# [Aim of the exercise]
Can you recast the entries below as a Markdown table with the columns Row and Caption, starting with the line with "Burgundy crushed velvet cami" and going on through the line with "reversible silk top"? Number each row, skip any blank lines, and leave the pictures out.

# [Dataset excerpts]
++++
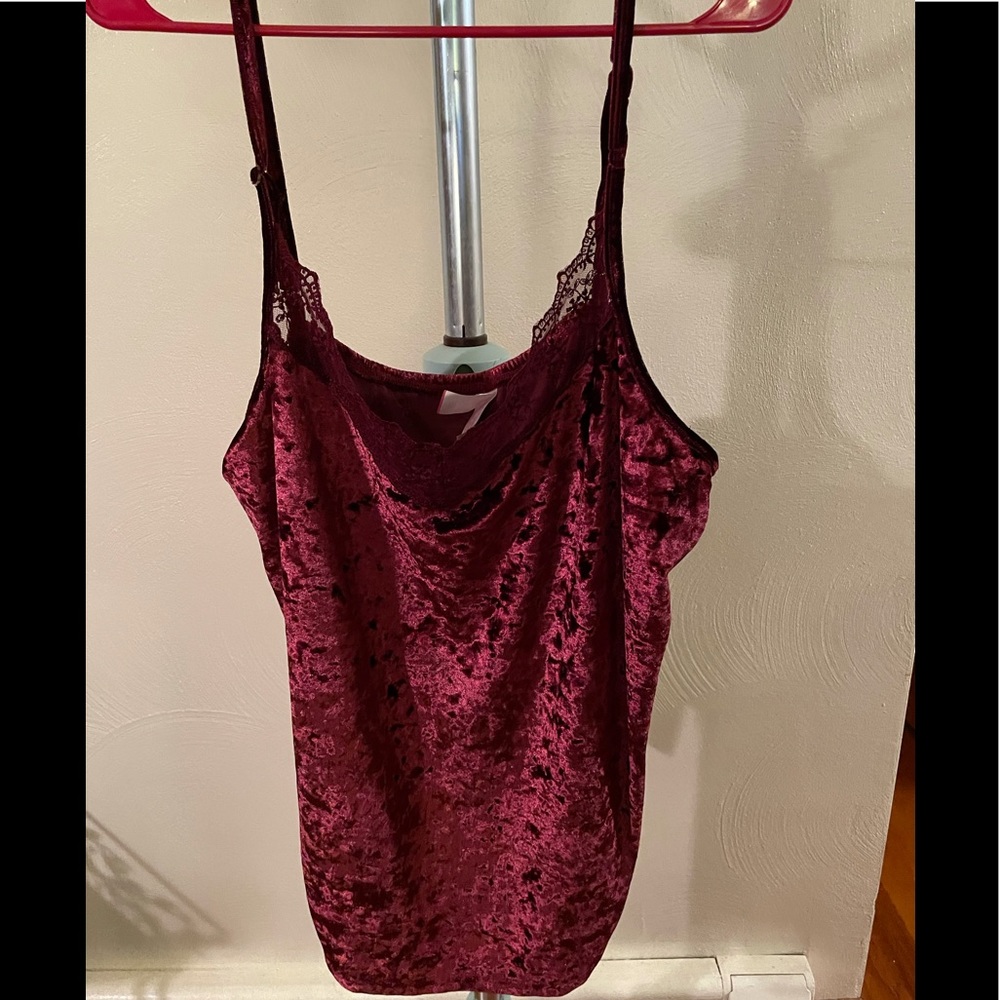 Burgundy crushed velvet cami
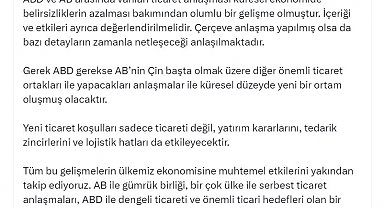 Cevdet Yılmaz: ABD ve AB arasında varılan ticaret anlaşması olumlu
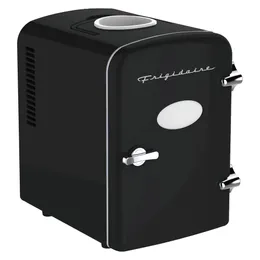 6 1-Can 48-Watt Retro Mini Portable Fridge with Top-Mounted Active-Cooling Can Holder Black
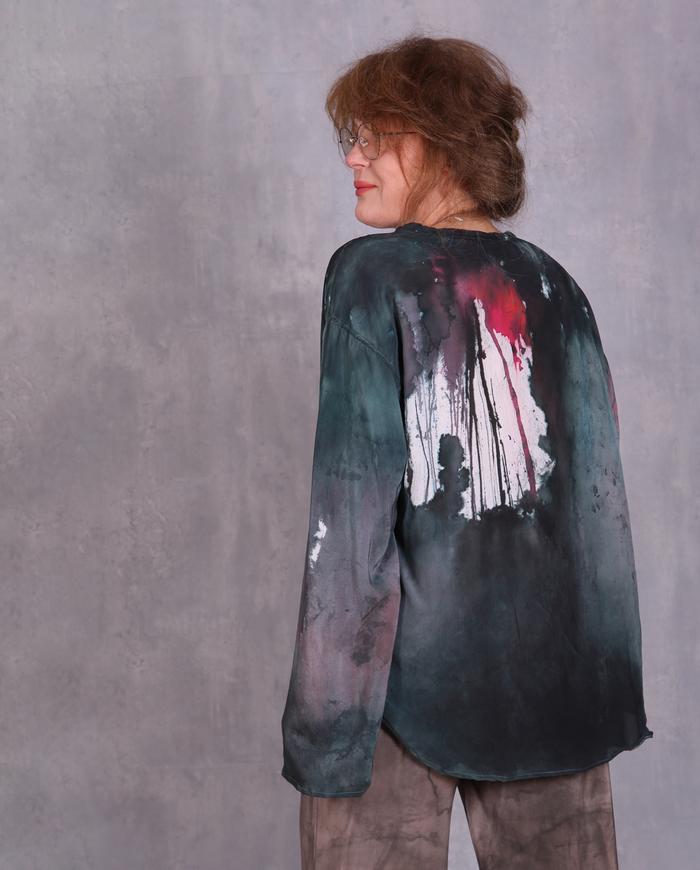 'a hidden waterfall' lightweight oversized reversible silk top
++++
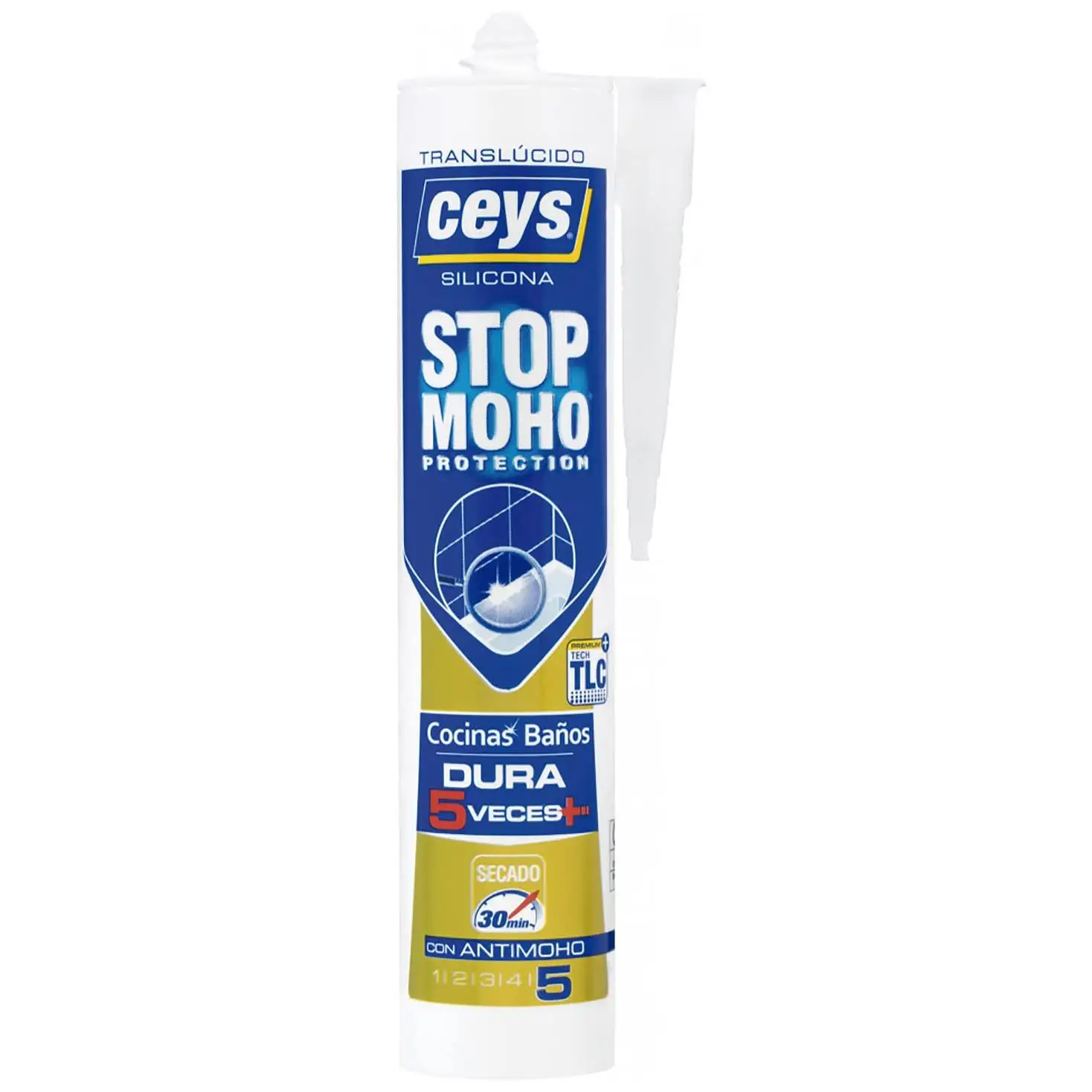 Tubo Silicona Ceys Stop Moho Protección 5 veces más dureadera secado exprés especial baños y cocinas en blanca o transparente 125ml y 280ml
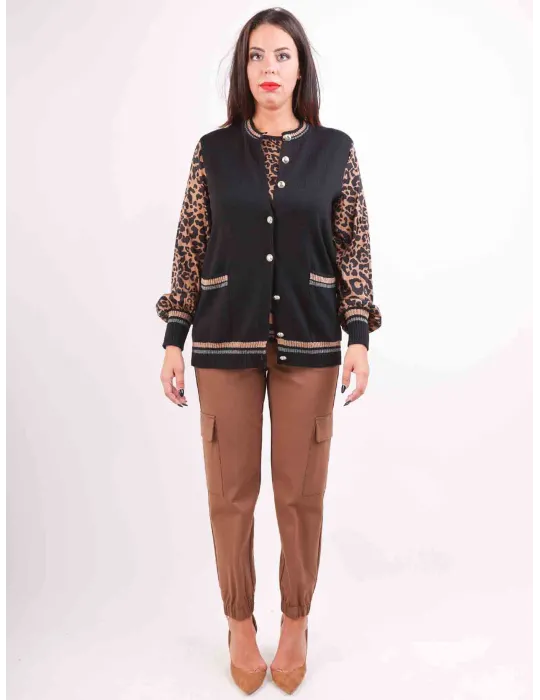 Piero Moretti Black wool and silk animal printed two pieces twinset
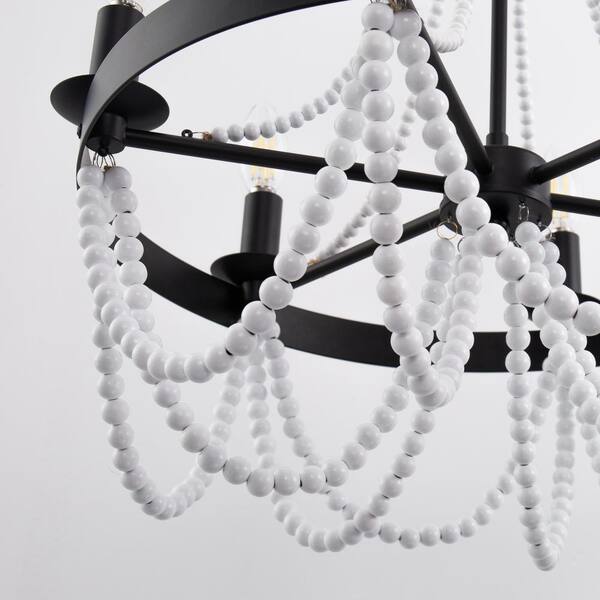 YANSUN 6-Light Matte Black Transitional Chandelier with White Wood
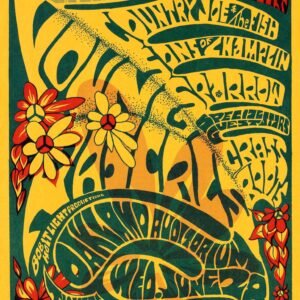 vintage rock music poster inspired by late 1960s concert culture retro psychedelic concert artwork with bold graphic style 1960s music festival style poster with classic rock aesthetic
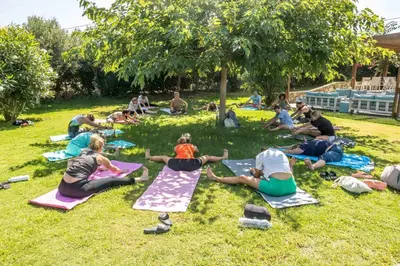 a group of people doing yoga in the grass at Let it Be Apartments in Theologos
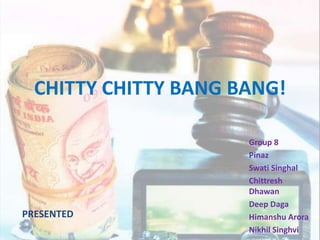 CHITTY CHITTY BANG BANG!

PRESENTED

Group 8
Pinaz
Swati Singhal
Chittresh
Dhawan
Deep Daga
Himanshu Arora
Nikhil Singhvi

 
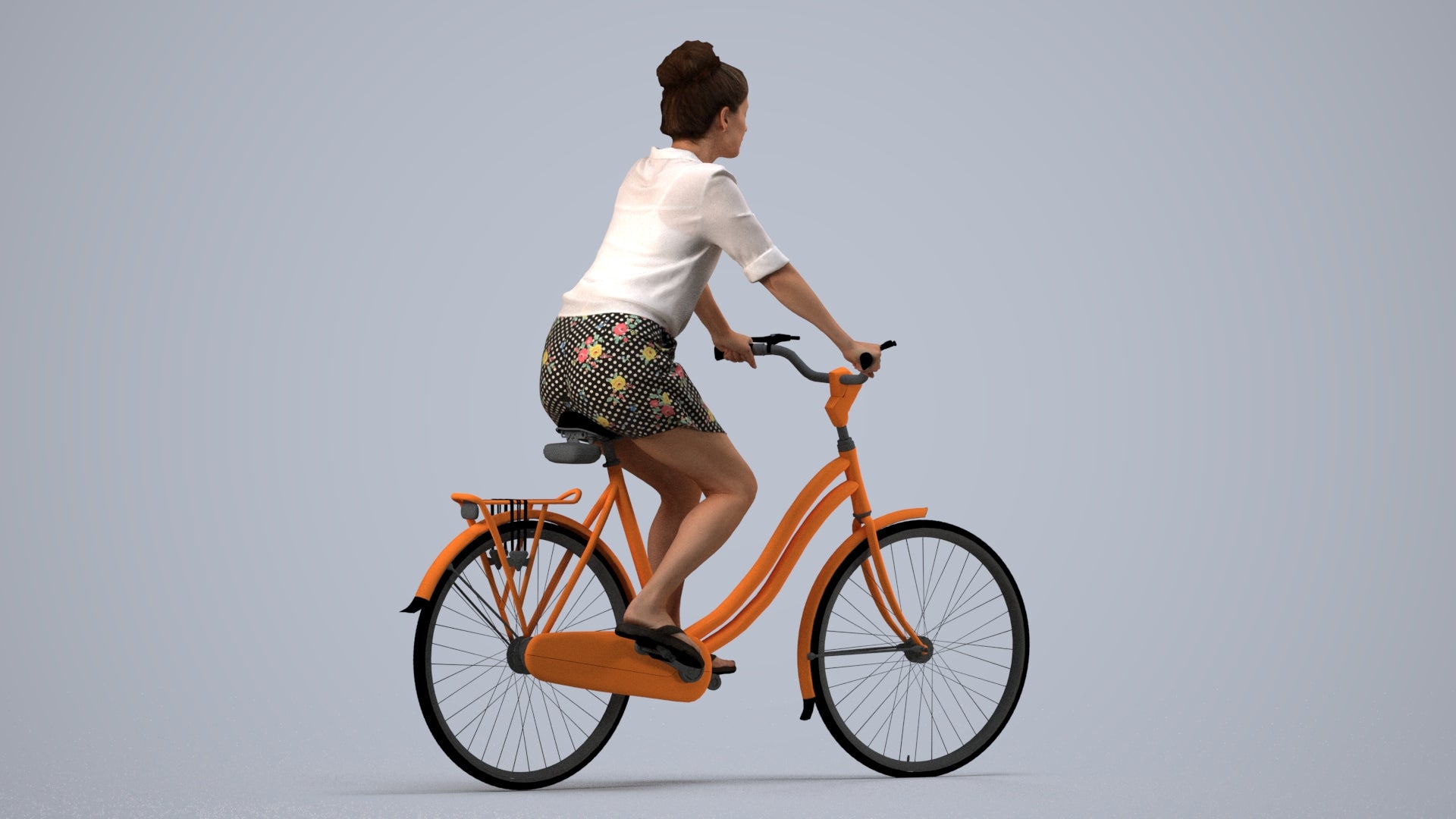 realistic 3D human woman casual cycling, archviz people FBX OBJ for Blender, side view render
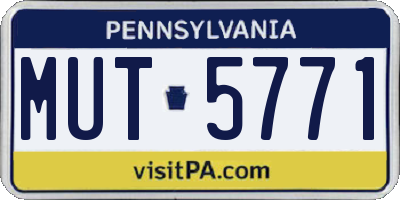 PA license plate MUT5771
++++
# [Response]
| Row | Caption |
|---|---|
| 1 |  Burgundy crushed velvet cami |
| 2 |  Cevdet Yılmaz: ABD ve AB arasında varılan ticaret anlaşması olumlu |
| 3 |  6 1-Can 48-Watt Retro Mini Portable Fridge with Top-Mounted Active-Cooling Can Holder Black |
| 4 |  'a hidden waterfall' lightweight oversized reversible silk top |